THE dimly lit labyrinth of oversized halls and more numerous smaller rooms was lined with massive casks brimming with exotic elixir that Faiz and Ghalib would be jealous of.
Casually spread, expensive sofas were surrounded by ornate Italian chairs. The lingua franca in the secret ‘cricket den’ was rustic Punjabi though most of the men in that Dubai penthouse wore white Arab gowns to comply with an unwritten dress code. Ashtrays on the side tables were choked with cigarette butts. You could cut the thick smoke with a knife.
A man from Kasur in Pakistan pulled on the hookah. The darkened garishness of the casino was palpable from the loud conversations, mostly laced with rustic invective. Stacks of the largest denominations of dirham notes were casually strewn on the tables, under them, in the lap of the owners. There was no live television broadcast from Sydney in the 1980s so the men, nearly all with handy radio sets, were glued to every inflection of the running commentary. It was past midnight in Dubai.
The cricket match being played was poised critically in a far away country. The teams in the fray were Australia and West Indies, but the punters in the den were Punjabi patriarchs from Pakistan. I was told that Indians, mostly Gujaratis and Marwaris, ran a separate establishment in Dubai. The common link between the two flanks was Dawood Ibrahim, the Mumbai fugitive now thought to be lying low in Pakistan.
My escort to the vulgarised variant of Hasan bin Sabbah’s Alamut magic retreat was a Pakistani broker from E.F. Hutton. He later fled the country when he overplayed a hand and lost. His masters, gold traders from Pakistan, are still said to be waiting to lay their hands on him.
I watched cricket in the emirates with keen journalistic curiosity in the 1980s, when it was conceived and played as a punter’s delight. Sub-continental diplomats and Mumbai movie stars, smugglers and fugitives from the law, would converge in special enclosures of the pavilion with private boxes for very private conversations. Their main interlocutor, Dawood Ibrahim, was not the villain he became in 1993. Mobile phones had just been invented and were therefore expensive to keep, but they flourished in the Sharjah pavilion, from where bookies from around the world were marshalled and directed.
On one occasion, India had scored something like 121 plus in their innings against Pakistan. I went home with deep suspicions only to be woken by a Pakistani journalist congratulating me on India’s victory. Pakistan had been bundled out for something like 91 or thereabout. Similarly, come to think of it, the game-changing last-ball six off Chetan Sharma’s final over by Javed Miandad, who later became Dawood Ibrahim’s relative by marriage, must have changed many a fortune.
You can’t stop betting in cricket because you can’t stop a bowler from bowling a bad ball, a batsman from throwing away his wicket and an umpire from giving a poor decision. And you can’t stop the sign language they speak.
All the noise about spot fixing during the Indian Premier League series is old hat.
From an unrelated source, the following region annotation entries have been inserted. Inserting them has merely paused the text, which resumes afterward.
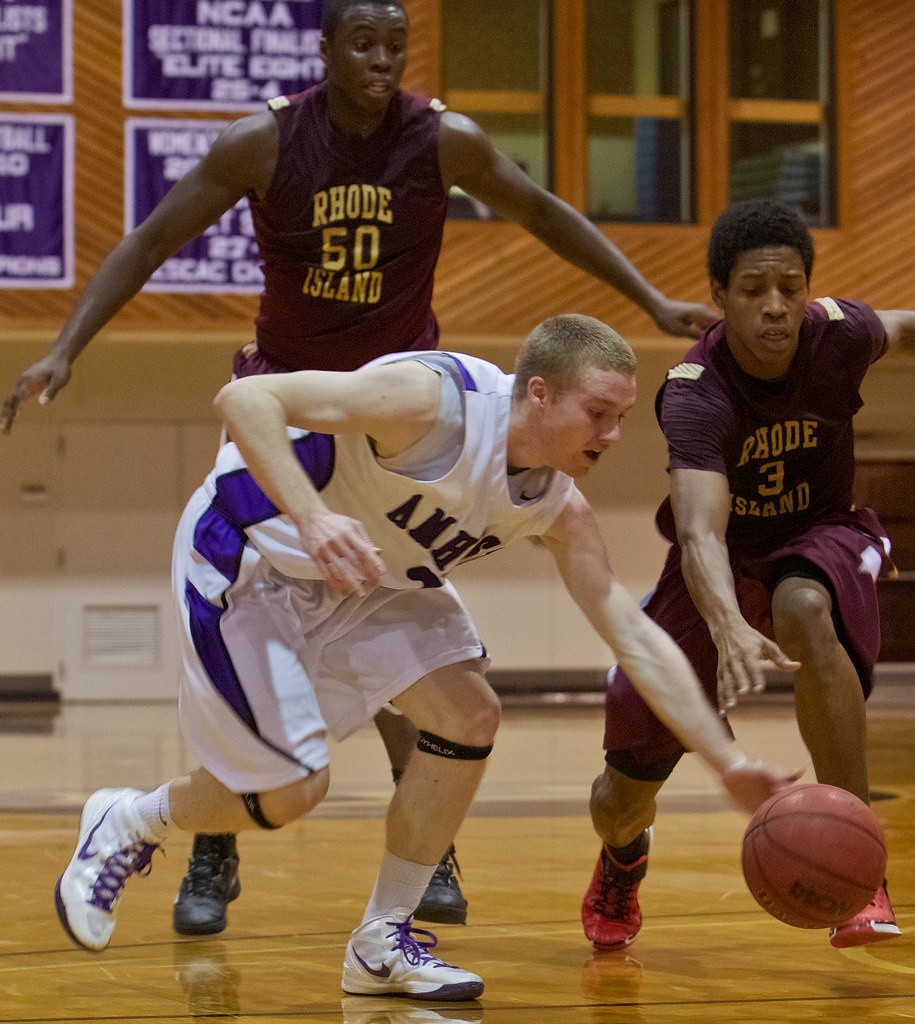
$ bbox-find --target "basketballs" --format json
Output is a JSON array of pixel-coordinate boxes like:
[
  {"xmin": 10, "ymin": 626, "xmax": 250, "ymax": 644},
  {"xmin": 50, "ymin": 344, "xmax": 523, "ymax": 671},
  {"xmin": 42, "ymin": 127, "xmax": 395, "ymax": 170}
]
[{"xmin": 739, "ymin": 781, "xmax": 890, "ymax": 930}]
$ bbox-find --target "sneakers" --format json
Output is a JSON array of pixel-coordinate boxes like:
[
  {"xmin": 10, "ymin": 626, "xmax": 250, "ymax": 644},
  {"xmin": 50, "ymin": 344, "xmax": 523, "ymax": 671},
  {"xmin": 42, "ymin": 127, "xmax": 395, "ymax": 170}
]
[
  {"xmin": 581, "ymin": 835, "xmax": 650, "ymax": 952},
  {"xmin": 174, "ymin": 841, "xmax": 241, "ymax": 936},
  {"xmin": 341, "ymin": 909, "xmax": 483, "ymax": 1002},
  {"xmin": 53, "ymin": 787, "xmax": 168, "ymax": 953},
  {"xmin": 829, "ymin": 876, "xmax": 902, "ymax": 948},
  {"xmin": 413, "ymin": 837, "xmax": 467, "ymax": 926}
]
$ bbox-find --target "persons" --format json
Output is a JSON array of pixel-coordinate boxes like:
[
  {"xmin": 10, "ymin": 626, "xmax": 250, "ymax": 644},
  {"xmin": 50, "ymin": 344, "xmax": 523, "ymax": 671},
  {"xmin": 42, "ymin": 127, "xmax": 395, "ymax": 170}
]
[
  {"xmin": 1, "ymin": 0, "xmax": 722, "ymax": 936},
  {"xmin": 161, "ymin": 935, "xmax": 644, "ymax": 1023},
  {"xmin": 580, "ymin": 203, "xmax": 915, "ymax": 954},
  {"xmin": 55, "ymin": 314, "xmax": 808, "ymax": 1003}
]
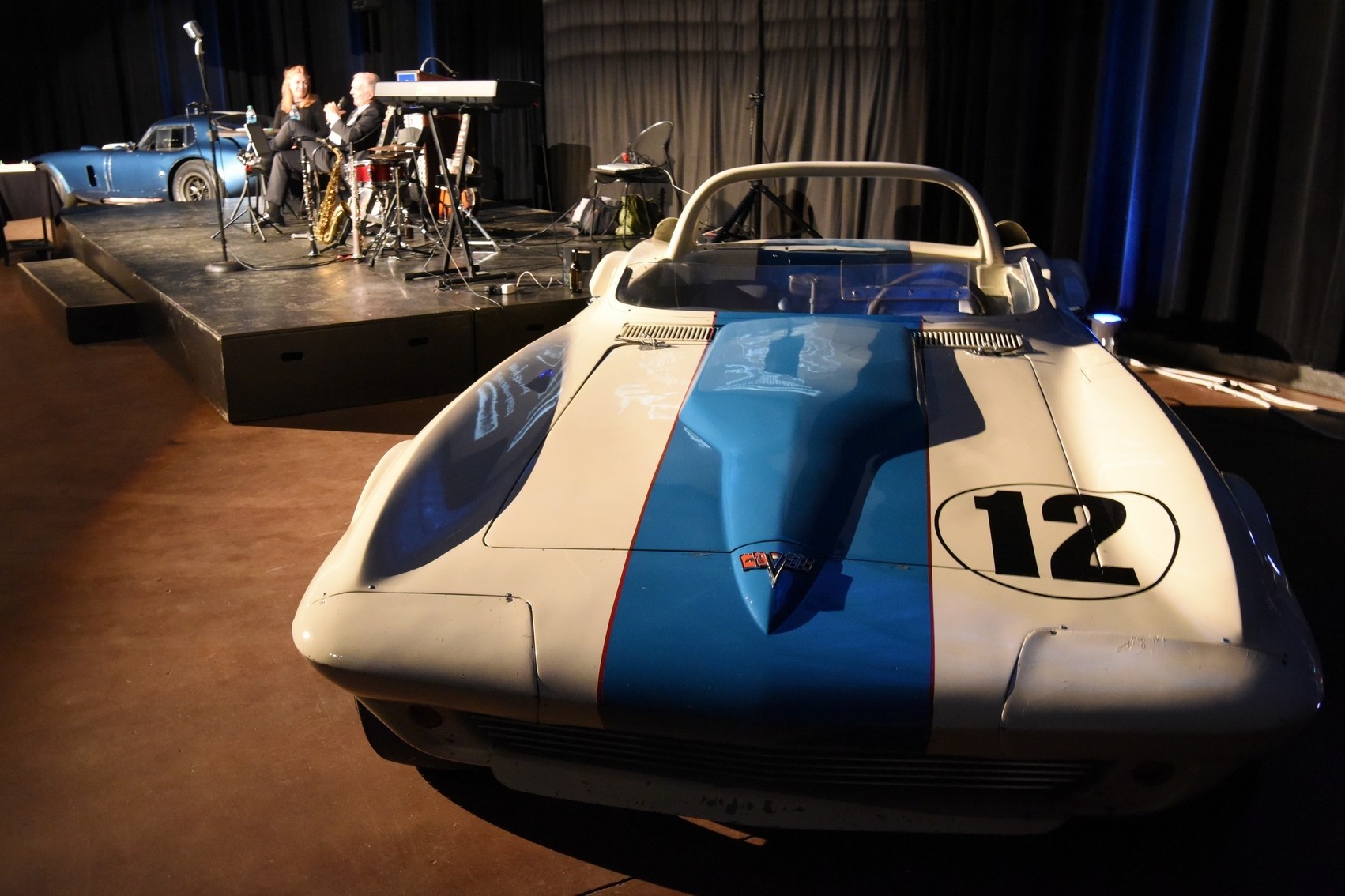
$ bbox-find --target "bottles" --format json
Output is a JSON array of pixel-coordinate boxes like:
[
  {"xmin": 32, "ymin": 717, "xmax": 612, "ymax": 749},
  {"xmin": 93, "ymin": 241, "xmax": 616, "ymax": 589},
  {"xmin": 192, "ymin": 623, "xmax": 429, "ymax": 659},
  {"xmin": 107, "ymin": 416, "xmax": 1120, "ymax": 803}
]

Corruption has been there since the advent of Kerry Packer’s televised series, if not earlier. The legendary Pakistani bowler Sarfraz Nawaz had spoken about spot fixing more than 20 years ago. “Sometimes there is betting on a particular delivery being bowled. The bookies signal to the bowler from the stands, and the ball is bowled accordingly,” said Nawaz.
The comment is recorded by veteran Indian sports journalist Kishin Wadhwaney in his book Indian Cricket Controversies. There is also a reference to a drawn Test between India and Pakistan at the Eden Gardens.
Deep corporate hold on Indian cricket cannot be wished away. In an era of privatisation, euphemism for handing over the state’s prerogatives to big business, it is not surprising that dubious tycoons run the IPL series directly or through their political representatives. That is the source of the menace. Moreover, the model of the Indian economy prescribed by Prime Minister Manmohan Singh is predicated on the primacy of speculators and market manipulators. Add to that the potent parallel economy, which is conducted through informal banking channels or havala, and you have an intractable mess on your hands, for cricket and the economy alike.
We all have loved at some point the Indian cricketer famous for breaking all manner of records and for his passion for foreign cars. At least on one occasion the government waived duty on his Ferrari. That is one worldview, but is that the model to follow? Consider the following recorded clip from an interview with Don Bradman: Did he hope to break Jack Hobbs’ records, he was asked on a tour of England in 1930?
“No, I have never set out to break any records,” Bradman said. “I have always tried to do the best I can for the team that I am playing for; if they want me to go in and lose my wicket so that they can win the match, well, I will be quite happy to do so; on the other hand if they want me to get runs then I try and get as many runs as I possibly can and if in getting those runs I should happen to break any record then naturally I am very pleased; but I don’t deliberately set out to break records.”
If Bradman’s rigorous rules are to be applied to cricket in the subcontinent you have to rescue the sport from private enterprise and its badly lit dens. Anything less is futile and the ball from the punter will be missing your leg and off stumps.
The writer is Dawn’s correspondent in Delhi.